→ TEXT FOR ANALYSIS:

In tests at several grower and research center locations in South Carolina several SH2 varieties proved highly adaptable for production.
Richard Hassell, associate professor of horticulture at Clemson University, says these new varieties may take some extra management time, but can be very profitable to growers.
“We only looked at sh2 varieties because of the broader range of harvest options. Some people like the extra crunchiness and extra tenderness, which are positive traits of these varieties, but being able to harvest young ears and the over-mature ones is also a benefit,” Hassell says.
Among the yellow Sh2 varieties, Xtra Tender 1178 ranked first in grower trials. Mirai 130 performed well, but produced shorter ears and did not do well in the packing end of production.

→ WHAT THIS EXERCISE ASKS:
a. Answer these questions from the passage on Sh2 variety trials:
(i) What position does Richard Hassell hold at Clemson University?
(ii) Which yellow Sh2 variety ranked first in grower trials?
(iii) What two shortcomings of Mirai 130 does the passage name?
b. Copy word for word the portion of the passage on Sh2 variety trials starting at "Among the yellow" and ending at "end of production.".
c. Extend the passage on Sh2 variety trials with the sentences that would follow its final one.
The listing has no part in any task.

→ DATA:

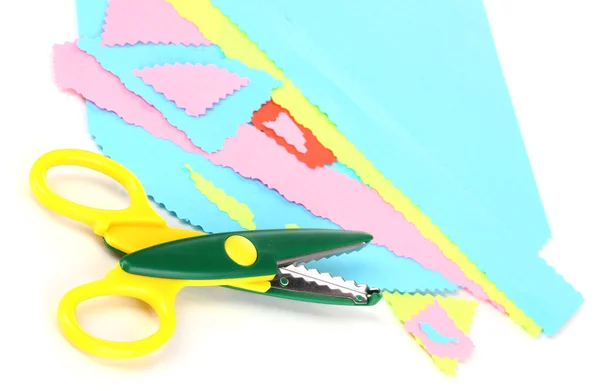 Forbici a zig-zag colorate con carta a colori isolata su bianco — Foto Stock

→ RESPONSES BY ITEM NUMBER:
a.
(i) Associate professor of horticulture
(ii) Xtra Tender 1178
(iii) It produced shorter ears and did not do well in the packing end of production.

b.
Among the yellow Sh2 varieties, Xtra Tender 1178 ranked first in grower trials. Mirai 130 performed well, but produced shorter ears and did not do well in the packing end of production.

c.
Among the bicolor Sh2 varieties tested, Mirai 301, a 78-day maturing variety was the top sweet corn in one on-farm test and performed well across all tests. Fantastic produced 496 48 count boxes per acre, making it among the highest yielding varieties in the test.
Among the white Sh2 varieties tested, Xtra Tender 282 showed high quality and high yields, but is an 82-day maturing variety. “Like most of the varieties we tested, this one is acceptable, but there are so many good varieties out there that have the same production advantages, plus 8-10 day earlier maturity dates,” Hassell says.